Those matches showed that when Federer is engaged in a dog fight his chances of winning become a lot slimmer.

When his current opponents, unlike past opposition who were mainly content to just be awe-inspired spectators, rather than fighting competitors, are not overwhelmed by the brilliant shot-making abilities, are not intimidated when they are a set down and staring defeat in the face, but dig down and believe in their abilities, there chances of winning become much more realistic.

Baghdatis and Berdych defeated Federer at the Masters 1000 events at Indian Wells and Miami respectively, both important tournaments in men’s tennis, second in line to the four Grand Slams.
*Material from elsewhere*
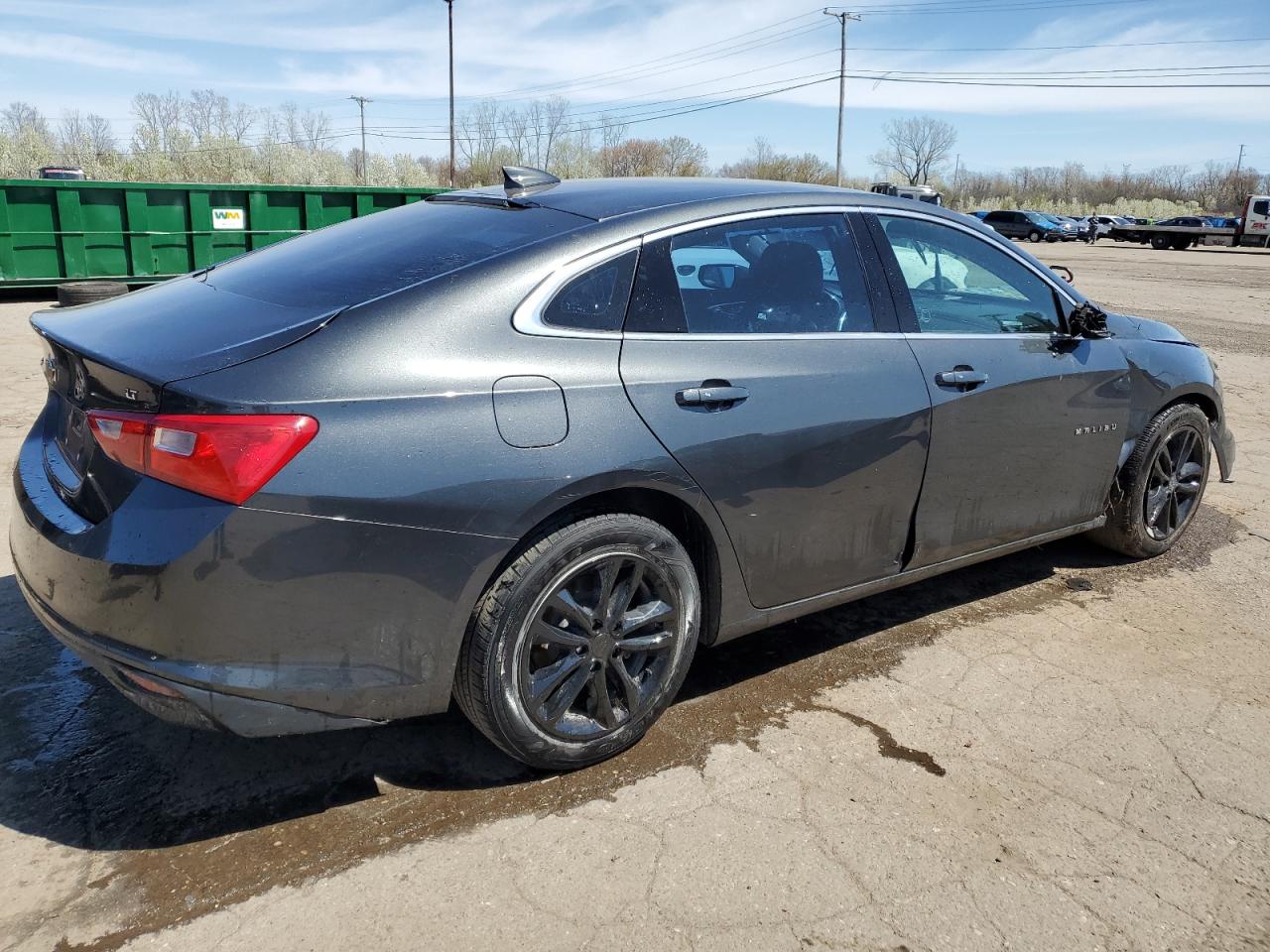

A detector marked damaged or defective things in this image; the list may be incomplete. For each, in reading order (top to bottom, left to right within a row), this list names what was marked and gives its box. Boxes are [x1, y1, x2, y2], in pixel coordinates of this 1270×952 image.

The loss to Hewitt came at the Wimbledon tune-up event in Halle, a grass tournament Federer enjoys playing in, and where he has been dominant on five previous occasions.

The battling Aussie was facing three break points on serve at four-all in the second set, virtual match points if one takes into account Federer’s closing abilities. Hewitt fought hard and got through the game and the ensuing tiebreak.

The result of that achievement was that Federer got broken in his first service game of the deciding set. The opponent refused to capitulate and the Swiss got flustered.

I feel the seeds for Federer’s declining court presence were sown in his match with the young Argentine, Juan Martin Del Potro at the US Open of 2009, began to grow in his loss to Novak Djokovic in the final of Federer’s hometown event in Basel in the same year, and reached full bloom in his loss to Robin Soderling at the quarter final stage of the French Open of 2010.

Del Potro’s defeat of Federer in the final of the 2009 US Open was the defining moment in Federer’s fading aura.

The Argentine was affected neither by the blistering start of his opponent, intent on finishing his younger foe as quickly as possible, nor by Federer’s rude outburst at the chair umpire towards the end of the third set when things were not going as swiftly as intended.

Del Potro set about his game plan of unleashing howitzer bombs from his forehand side and not giving an inch in the long baseline rallies, and got the job done. He was another who had previously never beaten Federer.

This event, culminating in the recent victory by Soderling, has given confidence to Federer's opponents, especially those outside of the top ten who were previously intimidated by his presence.

Subsequently, Federer felt it necessary to talk down to his talented young rival, Andy Murray, before the Australian Open final to help reduce the risk of another USO '09 incident.

Murray, who has been praised by the likes of Wilander, Borg and Nadal for his tremendous court sense and tactical skills, is a maturing player and a great asset to this sport, and I highly doubt that he will again be affected by verbal volleys aimed at his potential.

It used to be that Federer could just walk on court and unleash one of his piercing glances at his opponent, putting the latter off his game just enough to get destroyed!

This is not the case anymore, and if Federer wants to win Wimbledon again this year he will have to do it under his own steam.